━━━━━ Provided records

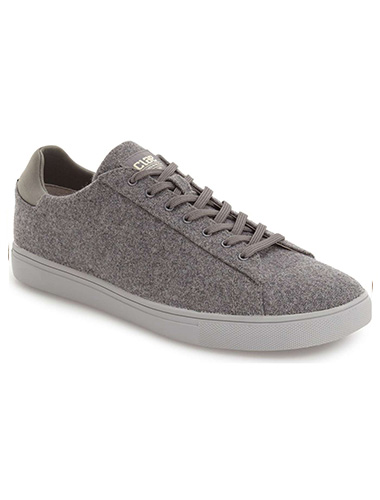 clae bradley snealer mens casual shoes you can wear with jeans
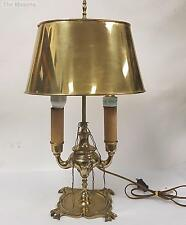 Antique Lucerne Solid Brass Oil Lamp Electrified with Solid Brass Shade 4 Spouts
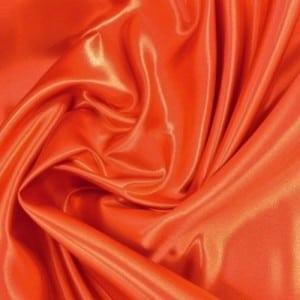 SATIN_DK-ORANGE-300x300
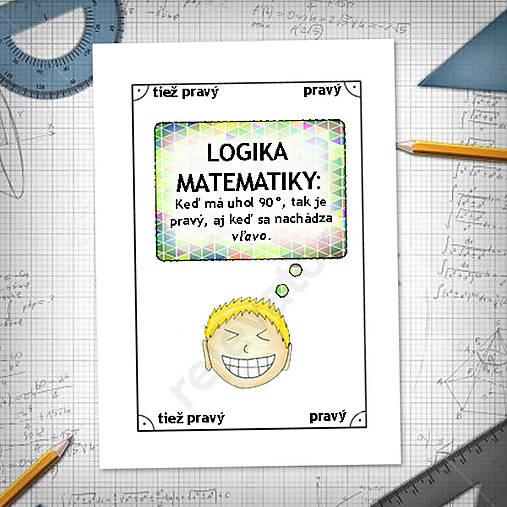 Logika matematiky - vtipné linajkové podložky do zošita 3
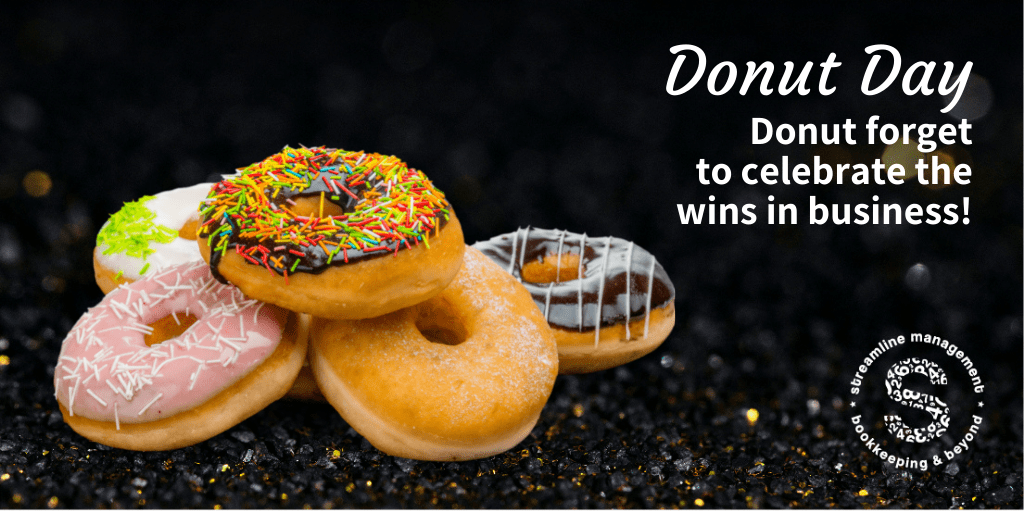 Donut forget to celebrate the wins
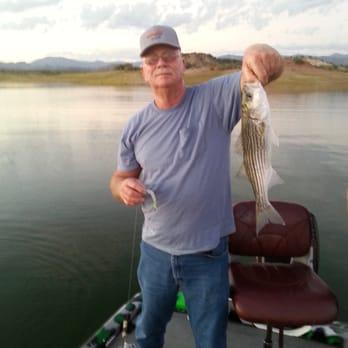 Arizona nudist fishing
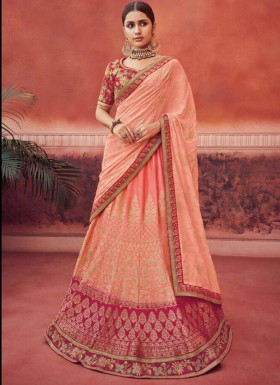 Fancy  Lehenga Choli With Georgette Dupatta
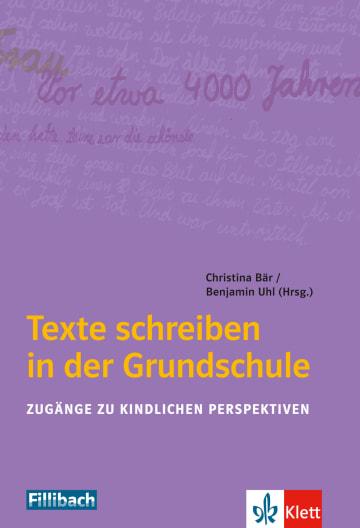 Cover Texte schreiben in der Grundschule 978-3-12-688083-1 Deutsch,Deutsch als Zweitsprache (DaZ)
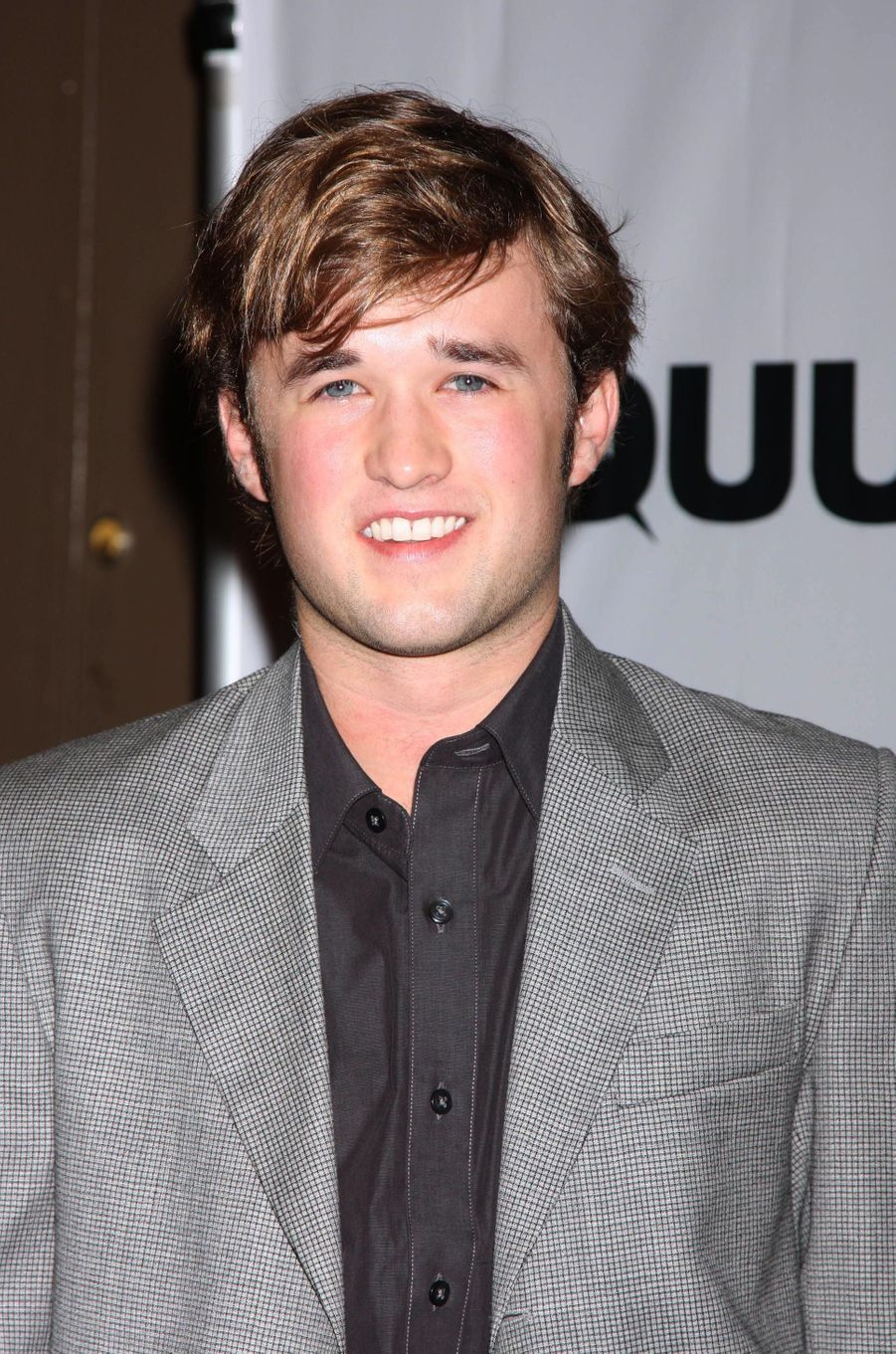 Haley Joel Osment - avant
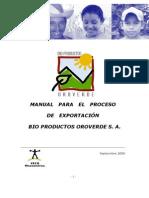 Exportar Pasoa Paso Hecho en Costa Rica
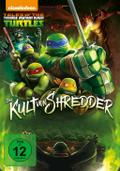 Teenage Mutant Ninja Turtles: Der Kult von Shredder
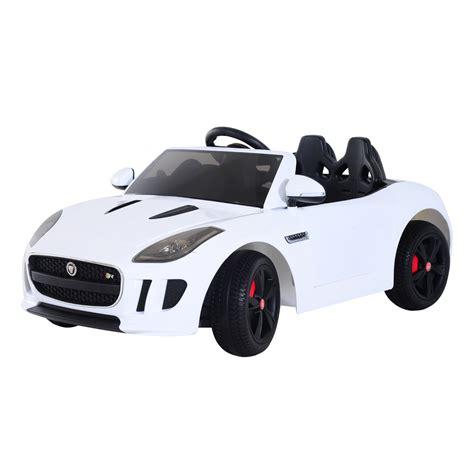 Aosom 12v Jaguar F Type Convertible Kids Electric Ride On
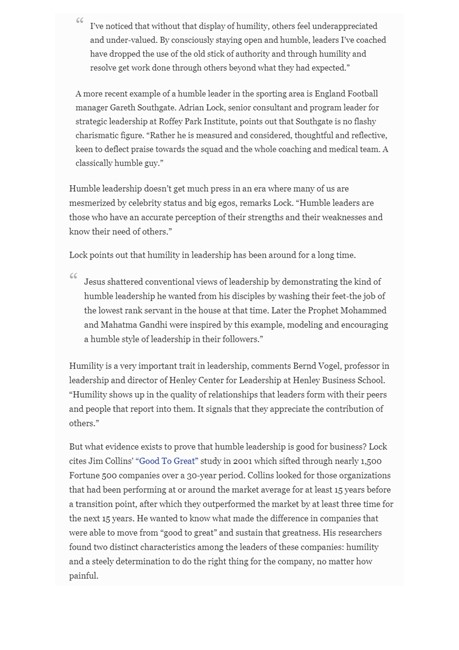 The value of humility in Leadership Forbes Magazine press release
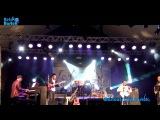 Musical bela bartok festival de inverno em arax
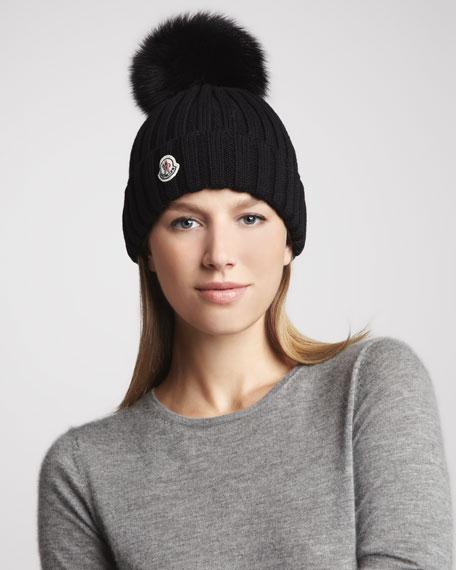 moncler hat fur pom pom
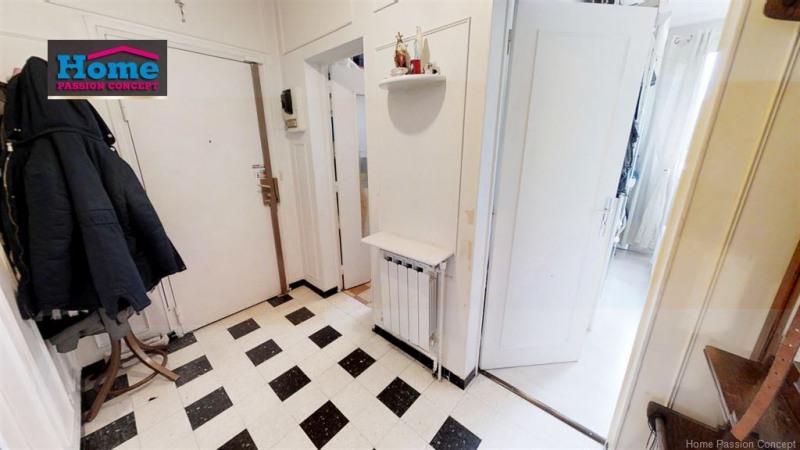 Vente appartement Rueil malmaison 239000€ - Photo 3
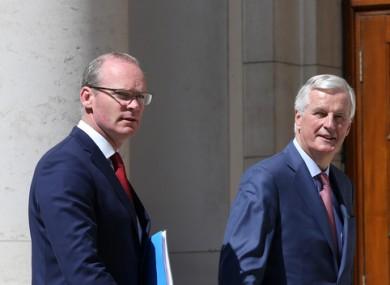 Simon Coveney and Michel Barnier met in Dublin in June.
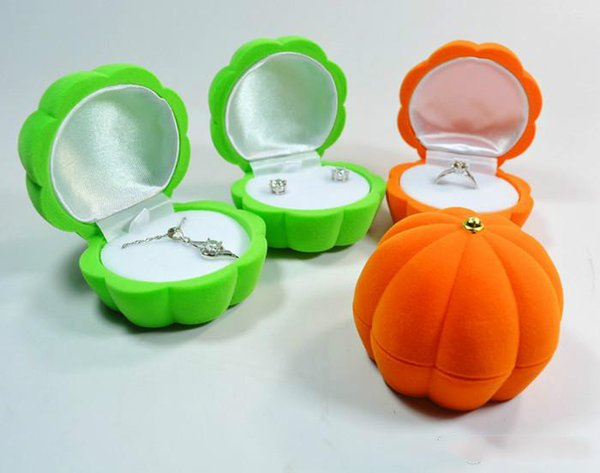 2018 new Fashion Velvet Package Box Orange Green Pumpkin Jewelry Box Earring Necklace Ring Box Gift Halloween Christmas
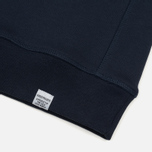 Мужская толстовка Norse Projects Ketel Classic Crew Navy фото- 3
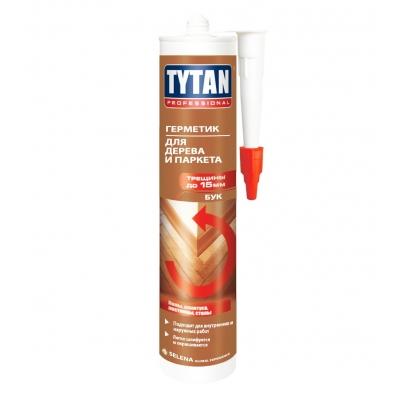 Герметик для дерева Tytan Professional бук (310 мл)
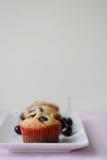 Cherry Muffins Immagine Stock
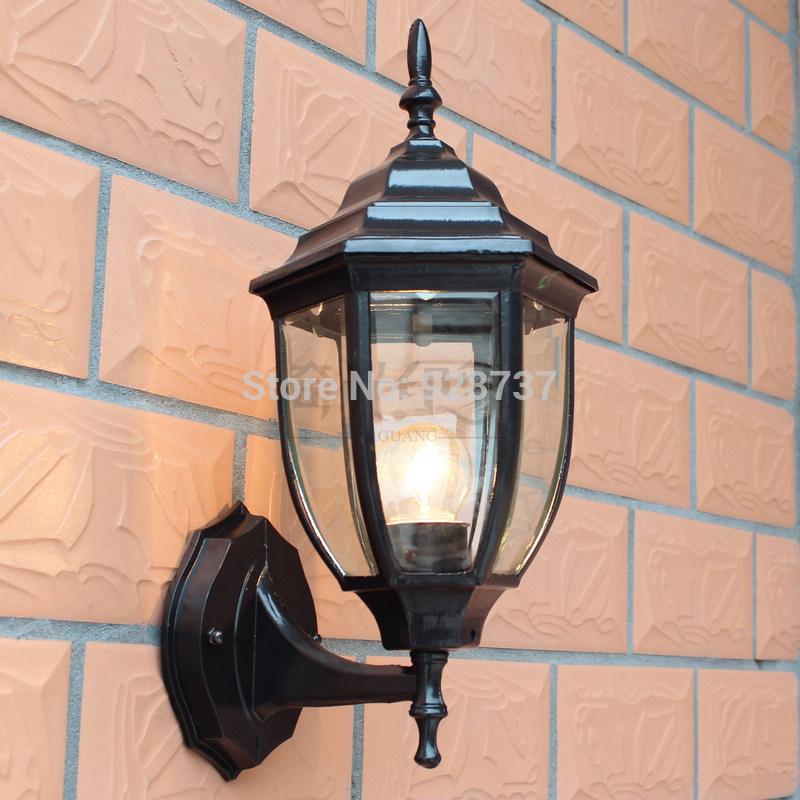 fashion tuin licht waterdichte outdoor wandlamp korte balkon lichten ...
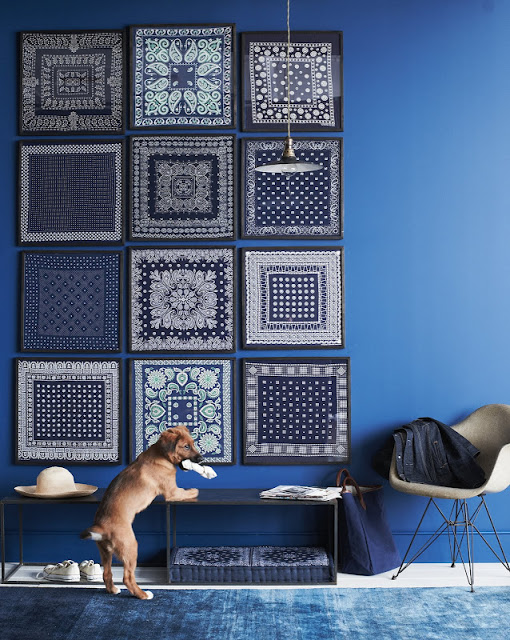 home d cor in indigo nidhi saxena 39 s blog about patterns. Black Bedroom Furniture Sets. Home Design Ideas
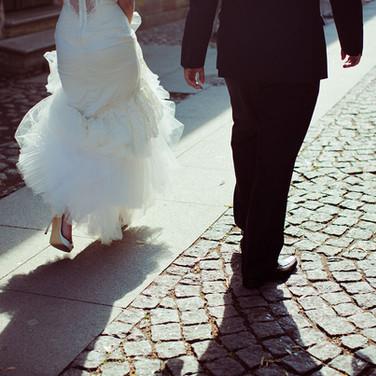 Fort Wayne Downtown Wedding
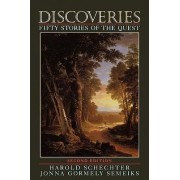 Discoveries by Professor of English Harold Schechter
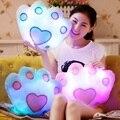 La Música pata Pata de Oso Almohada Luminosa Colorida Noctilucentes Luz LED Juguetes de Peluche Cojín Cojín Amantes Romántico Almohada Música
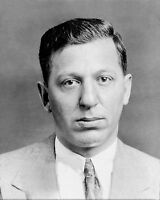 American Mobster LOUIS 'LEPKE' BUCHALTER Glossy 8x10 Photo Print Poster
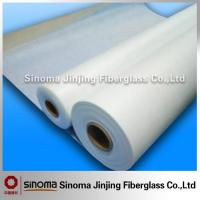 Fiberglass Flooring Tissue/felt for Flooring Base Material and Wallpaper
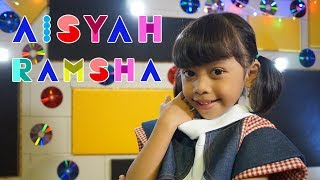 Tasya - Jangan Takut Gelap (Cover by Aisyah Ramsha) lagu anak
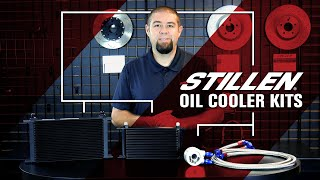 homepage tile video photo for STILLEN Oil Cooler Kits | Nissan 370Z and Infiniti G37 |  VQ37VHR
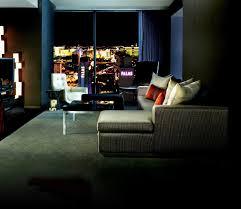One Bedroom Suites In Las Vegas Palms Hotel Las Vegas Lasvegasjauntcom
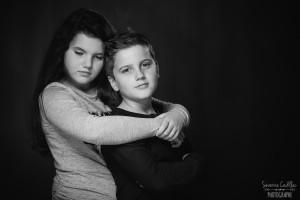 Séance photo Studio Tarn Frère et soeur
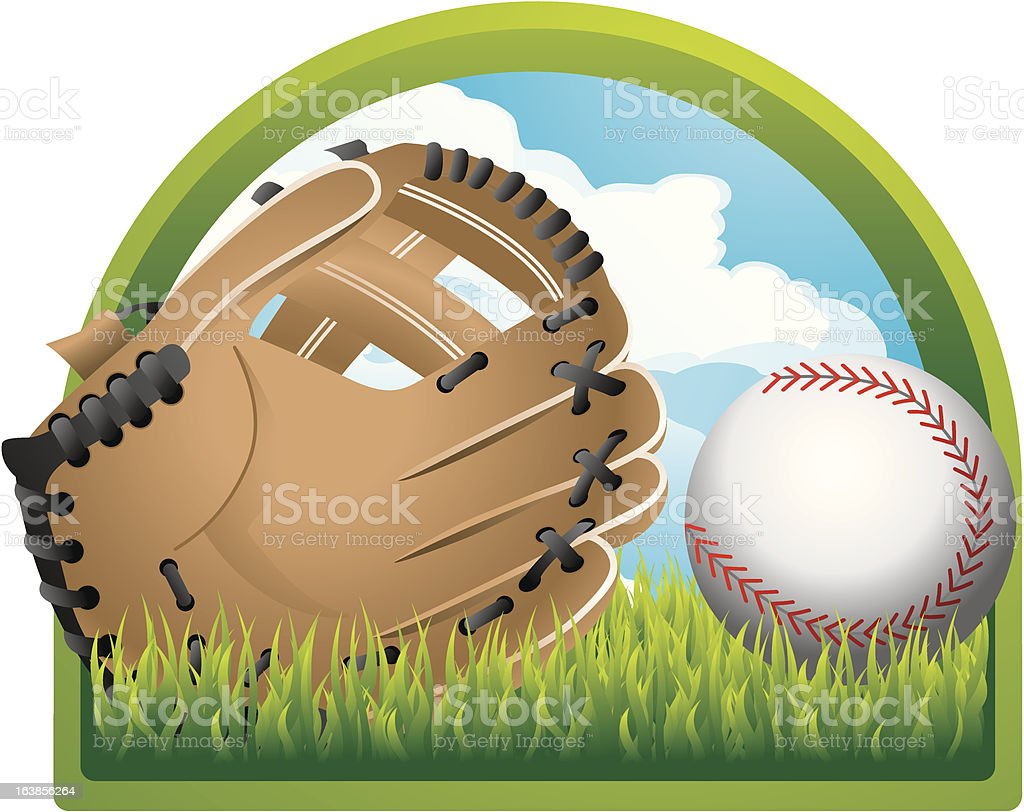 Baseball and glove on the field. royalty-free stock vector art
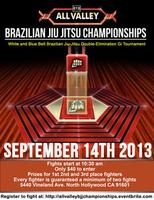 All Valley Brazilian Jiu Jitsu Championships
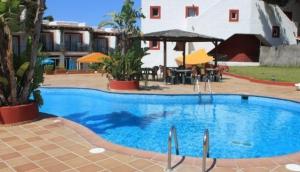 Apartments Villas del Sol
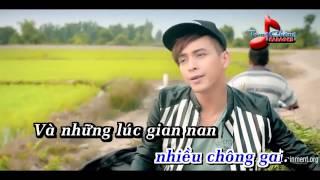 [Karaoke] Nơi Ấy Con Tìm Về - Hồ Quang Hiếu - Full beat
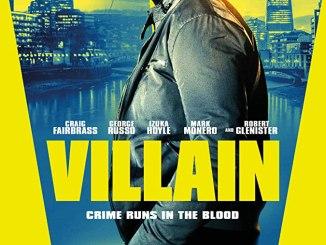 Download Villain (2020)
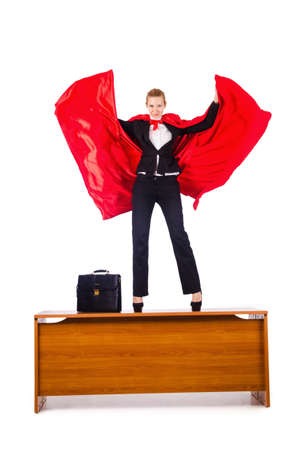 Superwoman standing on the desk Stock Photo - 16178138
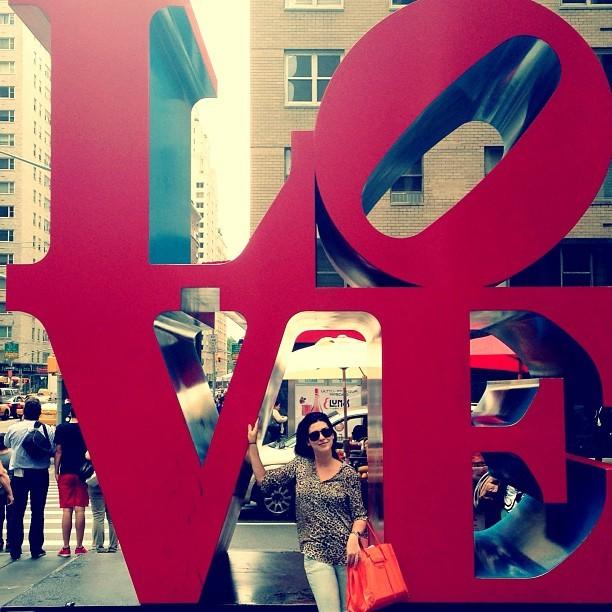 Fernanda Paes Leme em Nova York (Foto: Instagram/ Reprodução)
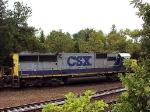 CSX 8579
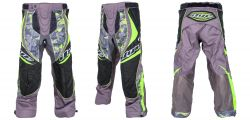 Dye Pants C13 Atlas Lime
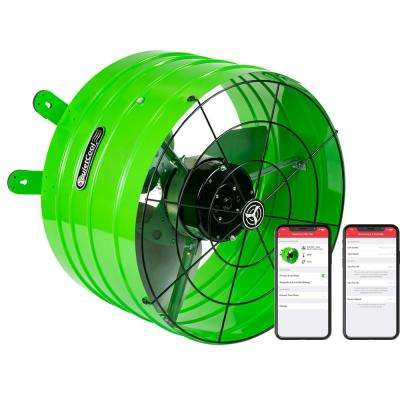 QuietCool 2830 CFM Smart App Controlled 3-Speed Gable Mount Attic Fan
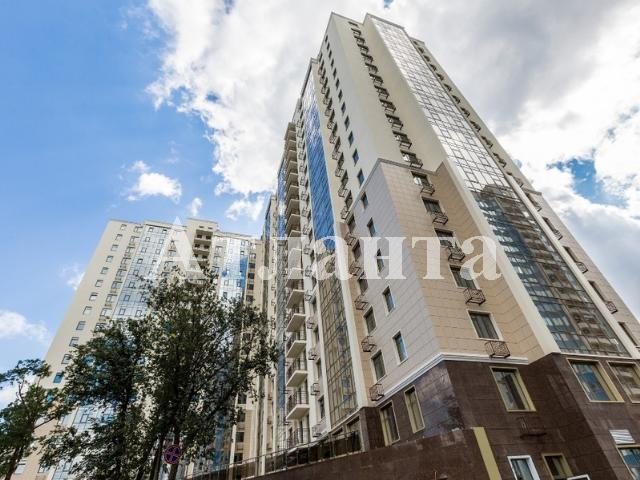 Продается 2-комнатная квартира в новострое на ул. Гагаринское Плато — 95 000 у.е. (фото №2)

━━━━━━━━━━

*Task requirements*.
Reproduce the lines from the line containing "Baseball and glove" through the end of the records above, exactly and inclusively, omitting pictures.

*Completed task*.
 Baseball and glove on the field. royalty-free stock vector art
 All Valley Brazilian Jiu Jitsu Championships
 Apartments Villas del Sol
 [Karaoke] Nơi Ấy Con Tìm Về - Hồ Quang Hiếu - Full beat
 Download Villain (2020)
 Superwoman standing on the desk Stock Photo - 16178138
 Fernanda Paes Leme em Nova York (Foto: Instagram/ Reprodução)
 CSX 8579
 Dye Pants C13 Atlas Lime
 QuietCool 2830 CFM Smart App Controlled 3-Speed Gable Mount Attic Fan
 Продается 2-комнатная квартира в новострое на ул. Гагаринское Плато — 95 000 у.е. (фото №2)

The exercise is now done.